Economists always strive to change monetary policies when they think that it is necessary to do something to foster economic growth and curb inflation. Meanwhile the fiscal policy, an important link of a chain in the national economy, has sometimes been ignored. In fact, it would be ideal if both the fiscal and monetary policies are used harmoniously to attain larger economic goals.

Salt and the story about exchange rates

 

When local TV channels and newspapers reported the news about the severe floods in the central region, viewers could see the image that thousands of tons of unsold salt was melted. This also meant that all the efforts of farmers producing salt were in vain. Farmers had been warned that it would be very difficult to sell salt because of the profuse supply.

In the meantime , Vietnam still has to import hundreds of thousands tons of salt.

At the National Assembly’s session, when answering questions from the National Assembly’s deputies, Minister of Industry and Trade Vu Huy Hoang said that the import volume is about 200,000 tons. This is industrial salt which still cannot be made domestically.

Everyone knows that Vietnam has great potential for salt production. However, over the last 10 years, Vietnam has been lacking industrial salt and it has to resort to importing the product. Even though it would be much less difficult to produce salt than refine oil or mine bauxite ore, after ten years Vietnam still has not drafted a plan to produce industrial salt,

Nearly ten years ago, people once heard about a project on a salt industrial zone in Ninh Thuan province.
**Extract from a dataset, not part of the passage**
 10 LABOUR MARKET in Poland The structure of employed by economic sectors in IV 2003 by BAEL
However, the project has yet to be undertaken. Therefore, importing salt remains the easiest and fastest measure to meet domestic demands.
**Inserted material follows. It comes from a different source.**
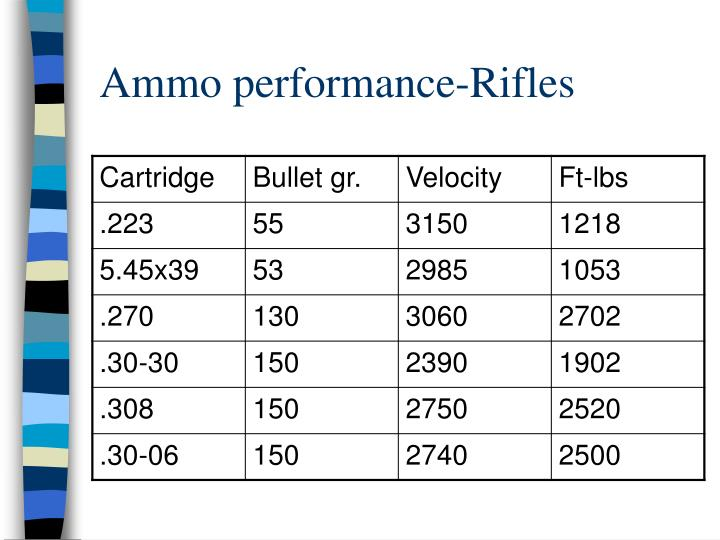 Ammo performance-Rifles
The story about salt importation shows the nature of Vietnam’s trade deficit. Vietnam exploits crude oil, but it has to import petrol and gas. It sells titan and iron ores and has to import metals. In order to make a pair of shoes, it has to import different kinds of materials.

Therefore, the more Vietnam exports, the more materials it has to import. This is the main reason behind the payment balance deficit and the dollar demand-supply imbalance.

Vietnam’s economy has been relying on foreign trade. However, it imports more than it exports. Trade still cannot bring enough dollars, and it has even caused a dollar shortage.

The stories about importing salt, the prolonged Dung Quat project and the underdeveloped supporting industries show that people should not expect long-term stabilization of the exchange rate.

A financial expert once said that after 20 years of opening the market to the world, China has become a country with trade surplus. Meanwhile, Vietnam, after 20 years, is still worried about the trade deficit and the foreign currency instability.

Inflation, monetary policies, and fiscal policies

Policy makers have been urged to raise the interest rates in order to fight inflation. The State Bank of Vietnam has been requested by others to consider applying policies that allow a quick withdrawal money from circulation in order to fight inflation.

Meanwhile, sometime ago, policy makers were urged to lower the interest rates in order to foster economic growth.

It seems that the interest rate policy has to bear a heavy responsibility that it has to serve the task of stabilizing the macro-economy.

At the end of the third quarter, experts raised a question if Vietnam should continue lowering interest rates when the inflation rate was going up, and the economic growth was optimistic. Another question was if Vietnam should strive to obtain high economic growth by spending more money.

At that moment, Vietnam was warned about the risk of high inflation. ADB said that the loosened monetary policy would lead to escalating inflation and put pressure on the payment balance.

Meanwhile, the monetary policy and fiscal policy do not “match each other”. An official from the State Bank said that while the bank deposit interest rate was encouraged to be slashed to 8 percent, the Ministry of Finance continued issuing government bonds at higher interest rates.

An expert said that this is a typical evidence for the inconsistency of the monetary and fiscal policies

The expert also said that when policy makers are requested to tighten interest rates in order to fight inflation public investments are still expanding Public investments are really the threat to inflation.